Конечно, текстологическая наука справилась с этой задачей не в одиночку. В 1859 году к ней присоединилась другая часть двойного удара по христианской вере - книга Чарльза Дарвина "О происхождении видов путем естественного отбора". И, возможно, даже более важным, чем содержание самой книги, был процесс, который ускорил Дарвин. Если раньше божественный замысел объяснял все, что вызывало благоговение, то Дарвин выдвинул совершенно новое предложение: как резюмировал Ричард Докинз, "при достаточном времени неслучайное выживание наследственных образований (которые время от времени ошибаются) порождает сложность, разнообразие, красоту и иллюзию замысла, настолько убедительную, что ее почти невозможно отличить от преднамеренного разумного замысла". 4 Открытие Дарвина в то время, как и сейчас, вызывало ожесточенные споры. Но ответная реакция была обречена на провал. Состояние аргументов в пользу божественного замысла после Дарвина было не лучшим. Речь шла не о каком-то одном открытии - даже не о заполнении одного особенно большого пробела в знаниях человека. Это было просто первое оптовое объяснение мира, в котором мы живем, не нуждающееся в Боге. И хотя происхождение жизни оставалось загадкой, идея о том, что вся тайна решается с помощью религии, казалась все менее и менее правдоподобной. В Писании все еще можно было найти мудрость и смысл, но Библия в лучшем случае становилась похожа на произведения Овидия или Гомера: она содержала великую истину, но сама не была истиной.
Несмотря на то, что почти все в Европе теперь знают об этих фактах в той или иной форме, мы до сих пор не нашли способа жить с ними. Факты потери веры и убеждений на континенте часто комментируются и воспринимаются как должное. Но последствия этого рассматриваются реже. Редко, если вообще когда-либо, признается, что описанный выше процесс означал прежде всего одно: Европа потеряла свою основополагающую историю. И потеря религии для Европы не просто оставила брешь в моральном или этическом мировоззрении континента, она даже оставила брешь в его географии. В отличие, скажем, от Соединенных Штатов, география Европы представляет собой набор городов и деревень. Покинув одну деревню, вы рано или поздно наткнетесь на другую. И в любом малозастроенном районе первое, что вы увидите, - это церковь, расположенную в самом сердце общины. Сегодня там, где эти сердца общин не полностью умерли и не превратились в жилье, они умирают, и люди, которые все еще собираются в них, чувствуют, что они находятся в умирающем движении.
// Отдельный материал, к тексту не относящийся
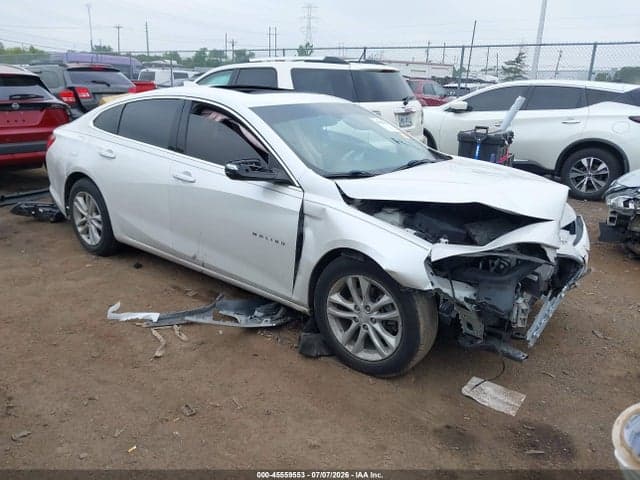 2017 CHEVROLET MALIBU 1LT - 1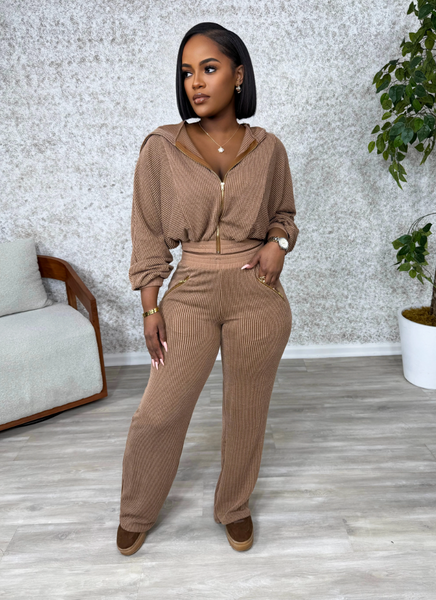 Golden Hour Lounge Set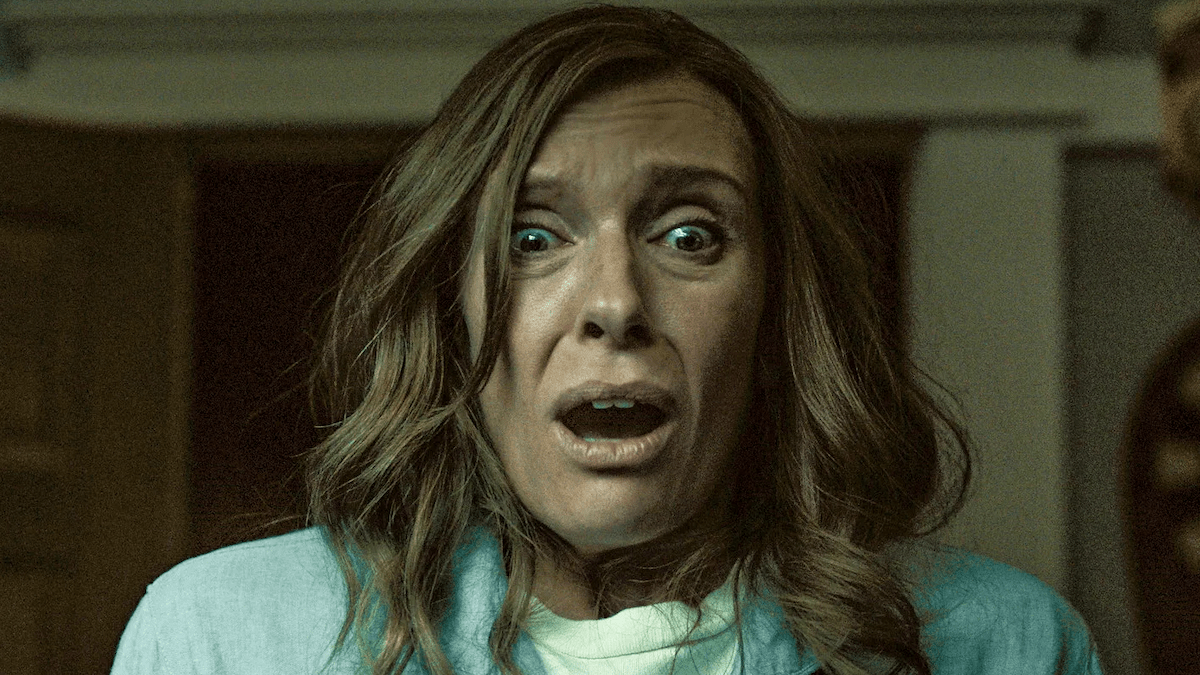 Toni Collette as Annie, Hereditary (2018)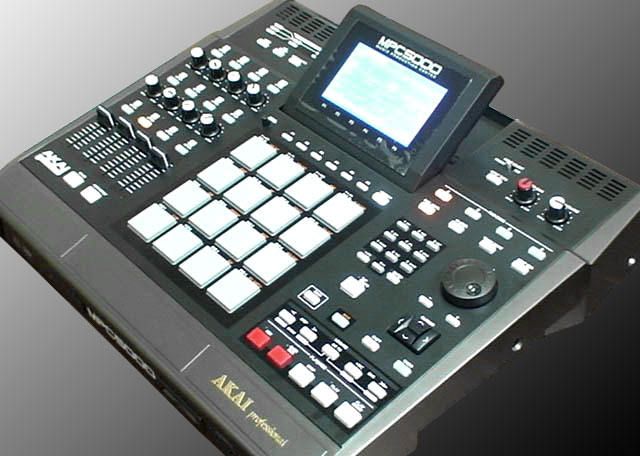 Akai Professional MPC5000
Там, где вера еще существует, она либо совсем не осознана - как в евангелических общинах, - либо изранена и слаба. Лишь в немногих местах она сохраняет ту уверенность, которая была в прежние времена, и ни одна из тенденций не благоприятствует этим форпостам. Прилив течет только в одном направлении, и нет никаких существенных течений в другую сторону. Даже Ирландия, которая в последние десятилетия отличалась самой набожной и религиозно доктринерской политикой в Европе, стала - отчасти из-за одного крупного скандала в среде священства - за чуть более чем десятилетие страной, в которой оппозиция вере стала доминирующей национальной тенденцией.
СНЫ, КОТОРЫЕ НАМ СНЯТСЯ
И все же, несмотря на то, что мы потеряли свою историю, мы все еще здесь. И мы все еще живем среди реальных обломков этой веры. Немногие из толп, текущих через Париж, стекаются к Нотр-Даму, чтобы помолиться, но все же он там. Вестминстерское аббатство и Кельнский собор все еще доминируют в тех местах, где они стоят, и хотя они перестали быть местами паломничества, они все еще что-то значат, хотя мы не знаем, что именно. Мы можем быть туристами или учеными, изучать историю этих памятников как любители или профессионалы. Но их значение утрачено или искажено. И, конечно, славные обломки , среди которых мы живем, не только физические, но и моральные, и образные. Английский теолог-атеист Дон Купитт в 2008 году писал о том, что "никто на Западе не может быть полностью нехристианином. Вы можете называть себя нехристианином, но мечты, которые вам снятся, все равно остаются христианскими мечтами" 5.